New research from the University of Toronto gives insight into why low-income communities can breed strong entrepreneurship, but often lack the time and capital to make new, novel businesses sustainable.
A forthcoming paper by Laura Doering, an assistant professor of strategic management at the university's Rotman School of Management, attempts to parse two seemingly conflicting themes in entrepreneurship literature: that poverty has the ability to help market creativity, and that it has the power to do just the opposite.
By combining extensive survey data with on-the-ground interviews in Panama, Dr. Doering's research suggests that both these themes are at play – but at different stages of a novel product's life cycle. She found that, in the face of personal financial crises or a need to migrate elsewhere, people can be compelled to create novel business ideas, but have difficulty keeping them going long enough to sustainably profit.
The research indicates that poverty "limits entrepreneurs' capacity to profit from the creativity they bring to the marketplace," as creative ideas get stifled by a lack of funding and slow uptake by local consumers, who also tend to be poor, and reluctant to try new things. In clarifying the gap between two disparate schools of thought, Dr. Doering examines the reasons low-income entrepreneurs' prospects change over the course of business development, and offers an opportunity to governments and funding bodies in impoverished markets to create more effective policies and programs to support novel businesses.
"In an ideal world, I think it would be great if we could support low-income entrepreneurs in vetting and developing ideas, because so many are under this real-time economic crunch to get businesses started," she says of her research's implications. The paper will be published in Sociology of Development in the coming months.

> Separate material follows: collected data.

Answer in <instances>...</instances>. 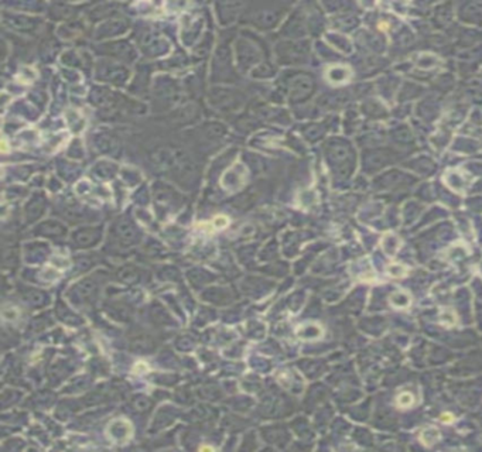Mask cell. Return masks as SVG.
<instances>
[{
    "instance_id": "6da1fadb",
    "label": "cell",
    "mask_w": 482,
    "mask_h": 452,
    "mask_svg": "<svg viewBox=\"0 0 482 452\" xmlns=\"http://www.w3.org/2000/svg\"><path fill=\"white\" fill-rule=\"evenodd\" d=\"M236 47V61L238 65L242 71H248L249 68H252L254 64H257L262 58V51L257 47V44H254L253 41L242 37L236 41L235 44Z\"/></svg>"
},
{
    "instance_id": "7a4b0ae2",
    "label": "cell",
    "mask_w": 482,
    "mask_h": 452,
    "mask_svg": "<svg viewBox=\"0 0 482 452\" xmlns=\"http://www.w3.org/2000/svg\"><path fill=\"white\" fill-rule=\"evenodd\" d=\"M96 78L122 86L129 80V69L110 61H99L96 65Z\"/></svg>"
},
{
    "instance_id": "3957f363",
    "label": "cell",
    "mask_w": 482,
    "mask_h": 452,
    "mask_svg": "<svg viewBox=\"0 0 482 452\" xmlns=\"http://www.w3.org/2000/svg\"><path fill=\"white\" fill-rule=\"evenodd\" d=\"M280 9H276V7L268 6V4H260V6L254 7L249 13V20L257 28L269 30L277 24V21L280 20Z\"/></svg>"
},
{
    "instance_id": "277c9868",
    "label": "cell",
    "mask_w": 482,
    "mask_h": 452,
    "mask_svg": "<svg viewBox=\"0 0 482 452\" xmlns=\"http://www.w3.org/2000/svg\"><path fill=\"white\" fill-rule=\"evenodd\" d=\"M245 101L243 93L236 92L235 89L228 88H215L210 93V102L218 109L222 110H231L236 109Z\"/></svg>"
},
{
    "instance_id": "5b68a950",
    "label": "cell",
    "mask_w": 482,
    "mask_h": 452,
    "mask_svg": "<svg viewBox=\"0 0 482 452\" xmlns=\"http://www.w3.org/2000/svg\"><path fill=\"white\" fill-rule=\"evenodd\" d=\"M99 51L102 54H106L112 58H118L121 61H126V62H133L136 58V50L127 41H115L110 44H104L99 48Z\"/></svg>"
},
{
    "instance_id": "8992f818",
    "label": "cell",
    "mask_w": 482,
    "mask_h": 452,
    "mask_svg": "<svg viewBox=\"0 0 482 452\" xmlns=\"http://www.w3.org/2000/svg\"><path fill=\"white\" fill-rule=\"evenodd\" d=\"M3 21L7 27L12 30L20 31V33H33L40 27V20L28 17L24 14H14V13H4L3 14Z\"/></svg>"
},
{
    "instance_id": "52a82bcc",
    "label": "cell",
    "mask_w": 482,
    "mask_h": 452,
    "mask_svg": "<svg viewBox=\"0 0 482 452\" xmlns=\"http://www.w3.org/2000/svg\"><path fill=\"white\" fill-rule=\"evenodd\" d=\"M140 45L145 54L150 57H159L168 51V42L154 31L145 33L140 40Z\"/></svg>"
},
{
    "instance_id": "ba28073f",
    "label": "cell",
    "mask_w": 482,
    "mask_h": 452,
    "mask_svg": "<svg viewBox=\"0 0 482 452\" xmlns=\"http://www.w3.org/2000/svg\"><path fill=\"white\" fill-rule=\"evenodd\" d=\"M233 69L231 65V55L228 48H218L214 60V78L218 81H228L229 74H232Z\"/></svg>"
},
{
    "instance_id": "9c48e42d",
    "label": "cell",
    "mask_w": 482,
    "mask_h": 452,
    "mask_svg": "<svg viewBox=\"0 0 482 452\" xmlns=\"http://www.w3.org/2000/svg\"><path fill=\"white\" fill-rule=\"evenodd\" d=\"M154 93L157 96V99L163 101L164 103L168 102H177V98L180 96L177 83L174 81H171V78H160V81L156 82V88H154Z\"/></svg>"
},
{
    "instance_id": "30bf717a",
    "label": "cell",
    "mask_w": 482,
    "mask_h": 452,
    "mask_svg": "<svg viewBox=\"0 0 482 452\" xmlns=\"http://www.w3.org/2000/svg\"><path fill=\"white\" fill-rule=\"evenodd\" d=\"M101 239V229L99 227H84L78 229L74 235L72 240L77 246L81 247H89L95 246Z\"/></svg>"
},
{
    "instance_id": "8fae6325",
    "label": "cell",
    "mask_w": 482,
    "mask_h": 452,
    "mask_svg": "<svg viewBox=\"0 0 482 452\" xmlns=\"http://www.w3.org/2000/svg\"><path fill=\"white\" fill-rule=\"evenodd\" d=\"M116 233L119 236V239L129 245V243H134L136 242V229L133 227V225L127 221V219H122L116 224Z\"/></svg>"
},
{
    "instance_id": "7c38bea8",
    "label": "cell",
    "mask_w": 482,
    "mask_h": 452,
    "mask_svg": "<svg viewBox=\"0 0 482 452\" xmlns=\"http://www.w3.org/2000/svg\"><path fill=\"white\" fill-rule=\"evenodd\" d=\"M127 30V23L126 21H110V23H104L102 26L96 30L99 34L98 39L101 37H110V36H119L121 33Z\"/></svg>"
},
{
    "instance_id": "4fadbf2b",
    "label": "cell",
    "mask_w": 482,
    "mask_h": 452,
    "mask_svg": "<svg viewBox=\"0 0 482 452\" xmlns=\"http://www.w3.org/2000/svg\"><path fill=\"white\" fill-rule=\"evenodd\" d=\"M74 294H78L81 300H89L96 293V283L94 280H84L74 287Z\"/></svg>"
},
{
    "instance_id": "5bb4252c",
    "label": "cell",
    "mask_w": 482,
    "mask_h": 452,
    "mask_svg": "<svg viewBox=\"0 0 482 452\" xmlns=\"http://www.w3.org/2000/svg\"><path fill=\"white\" fill-rule=\"evenodd\" d=\"M40 233L44 235V236H50V235L58 236V235H64L65 233V227L61 225V224H58V222L50 221V222H45V224H42L40 226Z\"/></svg>"
},
{
    "instance_id": "9a60e30c",
    "label": "cell",
    "mask_w": 482,
    "mask_h": 452,
    "mask_svg": "<svg viewBox=\"0 0 482 452\" xmlns=\"http://www.w3.org/2000/svg\"><path fill=\"white\" fill-rule=\"evenodd\" d=\"M132 348L137 352H151L154 349V342L148 336H137L132 341Z\"/></svg>"
},
{
    "instance_id": "2e32d148",
    "label": "cell",
    "mask_w": 482,
    "mask_h": 452,
    "mask_svg": "<svg viewBox=\"0 0 482 452\" xmlns=\"http://www.w3.org/2000/svg\"><path fill=\"white\" fill-rule=\"evenodd\" d=\"M24 298L28 301V304H31L33 307L42 306L44 301H45V295H44V293L37 291V290H30V291H27V293L24 294Z\"/></svg>"
},
{
    "instance_id": "e0dca14e",
    "label": "cell",
    "mask_w": 482,
    "mask_h": 452,
    "mask_svg": "<svg viewBox=\"0 0 482 452\" xmlns=\"http://www.w3.org/2000/svg\"><path fill=\"white\" fill-rule=\"evenodd\" d=\"M121 279L123 280V281H126V283H136L137 280H139V277H140V273H139V270L137 268H134V267H125V268H122L121 270Z\"/></svg>"
},
{
    "instance_id": "ac0fdd59",
    "label": "cell",
    "mask_w": 482,
    "mask_h": 452,
    "mask_svg": "<svg viewBox=\"0 0 482 452\" xmlns=\"http://www.w3.org/2000/svg\"><path fill=\"white\" fill-rule=\"evenodd\" d=\"M421 442L426 444V445H431L433 442H436L437 438H439V432L434 430V428H427L421 432Z\"/></svg>"
},
{
    "instance_id": "d6986e66",
    "label": "cell",
    "mask_w": 482,
    "mask_h": 452,
    "mask_svg": "<svg viewBox=\"0 0 482 452\" xmlns=\"http://www.w3.org/2000/svg\"><path fill=\"white\" fill-rule=\"evenodd\" d=\"M396 403H398V406H399L400 409H409V407L415 403V397H413V394H410V393H402V394H399V397L396 400Z\"/></svg>"
},
{
    "instance_id": "ffe728a7",
    "label": "cell",
    "mask_w": 482,
    "mask_h": 452,
    "mask_svg": "<svg viewBox=\"0 0 482 452\" xmlns=\"http://www.w3.org/2000/svg\"><path fill=\"white\" fill-rule=\"evenodd\" d=\"M133 406L134 409L139 410V411H146V410H148V407H150V401L147 399L139 397V399L133 401Z\"/></svg>"
},
{
    "instance_id": "44dd1931",
    "label": "cell",
    "mask_w": 482,
    "mask_h": 452,
    "mask_svg": "<svg viewBox=\"0 0 482 452\" xmlns=\"http://www.w3.org/2000/svg\"><path fill=\"white\" fill-rule=\"evenodd\" d=\"M389 274L393 276V277H400V276H404V267L392 266L389 268Z\"/></svg>"
},
{
    "instance_id": "7402d4cb",
    "label": "cell",
    "mask_w": 482,
    "mask_h": 452,
    "mask_svg": "<svg viewBox=\"0 0 482 452\" xmlns=\"http://www.w3.org/2000/svg\"><path fill=\"white\" fill-rule=\"evenodd\" d=\"M454 417L451 414H442L441 415V421L442 423H453Z\"/></svg>"
}]
</instances>
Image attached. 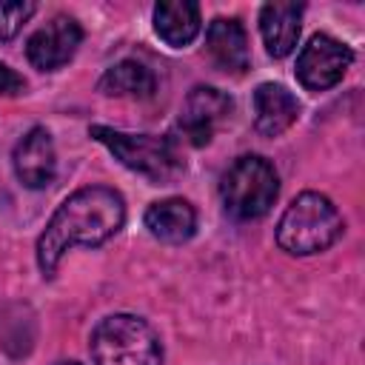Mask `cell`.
<instances>
[{
	"label": "cell",
	"mask_w": 365,
	"mask_h": 365,
	"mask_svg": "<svg viewBox=\"0 0 365 365\" xmlns=\"http://www.w3.org/2000/svg\"><path fill=\"white\" fill-rule=\"evenodd\" d=\"M125 222V200L120 191L108 185H86L68 194L60 208L51 214L46 231L37 240V265L46 277H51L74 245H103L111 240Z\"/></svg>",
	"instance_id": "6da1fadb"
},
{
	"label": "cell",
	"mask_w": 365,
	"mask_h": 365,
	"mask_svg": "<svg viewBox=\"0 0 365 365\" xmlns=\"http://www.w3.org/2000/svg\"><path fill=\"white\" fill-rule=\"evenodd\" d=\"M345 231V220L336 205L317 191H305L291 200L277 222V242L294 257H311L328 251Z\"/></svg>",
	"instance_id": "7a4b0ae2"
},
{
	"label": "cell",
	"mask_w": 365,
	"mask_h": 365,
	"mask_svg": "<svg viewBox=\"0 0 365 365\" xmlns=\"http://www.w3.org/2000/svg\"><path fill=\"white\" fill-rule=\"evenodd\" d=\"M88 351L94 365H163V342L137 314L103 317L88 336Z\"/></svg>",
	"instance_id": "3957f363"
},
{
	"label": "cell",
	"mask_w": 365,
	"mask_h": 365,
	"mask_svg": "<svg viewBox=\"0 0 365 365\" xmlns=\"http://www.w3.org/2000/svg\"><path fill=\"white\" fill-rule=\"evenodd\" d=\"M88 134L97 143H103L125 168L143 174L154 185H168L185 171V163L180 160V154L168 137L128 134V131H117L108 125H91Z\"/></svg>",
	"instance_id": "277c9868"
},
{
	"label": "cell",
	"mask_w": 365,
	"mask_h": 365,
	"mask_svg": "<svg viewBox=\"0 0 365 365\" xmlns=\"http://www.w3.org/2000/svg\"><path fill=\"white\" fill-rule=\"evenodd\" d=\"M277 194H279L277 168L259 154L237 157L220 180L222 205L234 220H259V217H265L271 211Z\"/></svg>",
	"instance_id": "5b68a950"
},
{
	"label": "cell",
	"mask_w": 365,
	"mask_h": 365,
	"mask_svg": "<svg viewBox=\"0 0 365 365\" xmlns=\"http://www.w3.org/2000/svg\"><path fill=\"white\" fill-rule=\"evenodd\" d=\"M354 63L351 46L331 34H314L297 57V80L308 91H325L336 86Z\"/></svg>",
	"instance_id": "8992f818"
},
{
	"label": "cell",
	"mask_w": 365,
	"mask_h": 365,
	"mask_svg": "<svg viewBox=\"0 0 365 365\" xmlns=\"http://www.w3.org/2000/svg\"><path fill=\"white\" fill-rule=\"evenodd\" d=\"M231 108H234V103L225 91H220L214 86H197L185 97L177 128L188 145H197V148L208 145L214 128L231 114Z\"/></svg>",
	"instance_id": "52a82bcc"
},
{
	"label": "cell",
	"mask_w": 365,
	"mask_h": 365,
	"mask_svg": "<svg viewBox=\"0 0 365 365\" xmlns=\"http://www.w3.org/2000/svg\"><path fill=\"white\" fill-rule=\"evenodd\" d=\"M83 43V29L74 17H54L51 23H46L43 29H37L29 43H26V57L34 68L40 71H57L60 66H66L77 46Z\"/></svg>",
	"instance_id": "ba28073f"
},
{
	"label": "cell",
	"mask_w": 365,
	"mask_h": 365,
	"mask_svg": "<svg viewBox=\"0 0 365 365\" xmlns=\"http://www.w3.org/2000/svg\"><path fill=\"white\" fill-rule=\"evenodd\" d=\"M14 174L26 188H46L54 180L57 171V157H54V143L51 134L40 125H34L17 145L11 157Z\"/></svg>",
	"instance_id": "9c48e42d"
},
{
	"label": "cell",
	"mask_w": 365,
	"mask_h": 365,
	"mask_svg": "<svg viewBox=\"0 0 365 365\" xmlns=\"http://www.w3.org/2000/svg\"><path fill=\"white\" fill-rule=\"evenodd\" d=\"M299 117L297 97L282 83H262L254 91V128L262 137H279Z\"/></svg>",
	"instance_id": "30bf717a"
},
{
	"label": "cell",
	"mask_w": 365,
	"mask_h": 365,
	"mask_svg": "<svg viewBox=\"0 0 365 365\" xmlns=\"http://www.w3.org/2000/svg\"><path fill=\"white\" fill-rule=\"evenodd\" d=\"M302 11V3H265L259 9V31L271 57H288L297 48Z\"/></svg>",
	"instance_id": "8fae6325"
},
{
	"label": "cell",
	"mask_w": 365,
	"mask_h": 365,
	"mask_svg": "<svg viewBox=\"0 0 365 365\" xmlns=\"http://www.w3.org/2000/svg\"><path fill=\"white\" fill-rule=\"evenodd\" d=\"M145 228L151 237H157L160 242H185L194 237L197 231V211L188 200L182 197H168V200H160V202H151L145 208V217H143Z\"/></svg>",
	"instance_id": "7c38bea8"
},
{
	"label": "cell",
	"mask_w": 365,
	"mask_h": 365,
	"mask_svg": "<svg viewBox=\"0 0 365 365\" xmlns=\"http://www.w3.org/2000/svg\"><path fill=\"white\" fill-rule=\"evenodd\" d=\"M208 51L214 63L231 74H242L251 63V48H248V34L237 17H217L208 26L205 34Z\"/></svg>",
	"instance_id": "4fadbf2b"
},
{
	"label": "cell",
	"mask_w": 365,
	"mask_h": 365,
	"mask_svg": "<svg viewBox=\"0 0 365 365\" xmlns=\"http://www.w3.org/2000/svg\"><path fill=\"white\" fill-rule=\"evenodd\" d=\"M200 6L188 0H163L154 6V31L157 37L171 46L182 48L200 34Z\"/></svg>",
	"instance_id": "5bb4252c"
},
{
	"label": "cell",
	"mask_w": 365,
	"mask_h": 365,
	"mask_svg": "<svg viewBox=\"0 0 365 365\" xmlns=\"http://www.w3.org/2000/svg\"><path fill=\"white\" fill-rule=\"evenodd\" d=\"M154 86H157V80H154L151 68H145L137 60H123V63L106 68V74L97 83V88L108 97H151Z\"/></svg>",
	"instance_id": "9a60e30c"
},
{
	"label": "cell",
	"mask_w": 365,
	"mask_h": 365,
	"mask_svg": "<svg viewBox=\"0 0 365 365\" xmlns=\"http://www.w3.org/2000/svg\"><path fill=\"white\" fill-rule=\"evenodd\" d=\"M37 11L34 3L29 0H14V3H0V40L9 43L17 37V31L23 29V23Z\"/></svg>",
	"instance_id": "2e32d148"
},
{
	"label": "cell",
	"mask_w": 365,
	"mask_h": 365,
	"mask_svg": "<svg viewBox=\"0 0 365 365\" xmlns=\"http://www.w3.org/2000/svg\"><path fill=\"white\" fill-rule=\"evenodd\" d=\"M26 88V80L14 71V68H9L6 63H0V94L3 97H14V94H20Z\"/></svg>",
	"instance_id": "e0dca14e"
},
{
	"label": "cell",
	"mask_w": 365,
	"mask_h": 365,
	"mask_svg": "<svg viewBox=\"0 0 365 365\" xmlns=\"http://www.w3.org/2000/svg\"><path fill=\"white\" fill-rule=\"evenodd\" d=\"M57 365H80V362H57Z\"/></svg>",
	"instance_id": "ac0fdd59"
}]
</instances>
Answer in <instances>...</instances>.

Dr. Doering is perhaps uniquely equipped to examine low-income entrepreneurship. Literature on creativity in the marketplace, she says, is generally published in the management world; research on poverty and social constraints tends to fall into the realm of sociology. Coincidentally, she has a joint doctorate in both sociology and business administration. "Those two lines of research don't often connect with each other," she says.
She was in Panama on a Fulbright Scholarship in 2011 when she began interviewing local small-business owners. "The more I talked with people, the more I was puzzled by the fact that everyone seemed to be doing the same thing," she says. Over time, she realized that these entrepreneurs had started with more creative ventures, "but over time, had regressed back to the mean, and were doing what everyone around them was doing."
After interviewing 41 low-income entrepreneurs, she decided to compare that research with a 2009 survey of 2,000 Panamanian adults conducted for the Global Entrepreneurship Monitor. The survey offered her a national-level snapshot of the country's small-business world. It found that low-income individuals were regularly able to start novel businesses but weren't always able to follow through and establish them in the long-term.
The survey alone couldn't explain exactly how this happened. This is where Dr. Doering's qualitative interviews came into play, helping to clarify "the processes through which poverty facilitates and then constrains market creativity." Her interviews – with people whose businesses ranged from Internet cafes to organic agriculture consultancies – gave her a much better sense of why so many low-income Panamanians' endeavours failed to take off.
First, it turned out, there was a rush: The urgency to profit actually hindered the ability to profit. Since many businesses were started in the advent of personal financial strain, there was little time to vet the business models' sustainability. And there wasn't much access to capital to help out – Panama's financial system doesn't have the infrastructure to easily facilitate money transfers between friends and family, for instance.
Plus, "It takes a long time for consumers, poor consumers in particular, to be willing to try something different," Dr. Doering says. "One of the reasons why poor entrepreneurs weren't able to sustain the businesses they brought to market was because they didn't have the funds to keep the novel products around while consumers were becoming familiar with them."
According to Global Entrepreneurship Monitor figures cited in Dr. Doering's research, entrepreneurs account for 17 per cent of low-income persons in developing countries (versus 8 per cent in the developed world). The research, then, could create opportunities for many in the developing world.
One, she suggests, would be to provide cash grants, rather than loans, to entrepreneurs who are able to demonstrate their business is both novel and strong. And accompanying that, she says, countries such as Panama could develop targeted incubator or accelerator programs to help novel businesses become more sustainable.
"People can show they have the initial seeds of a good idea," she says, "then they could get the capital to start, and work with mentors and business development experts to help them refine that idea."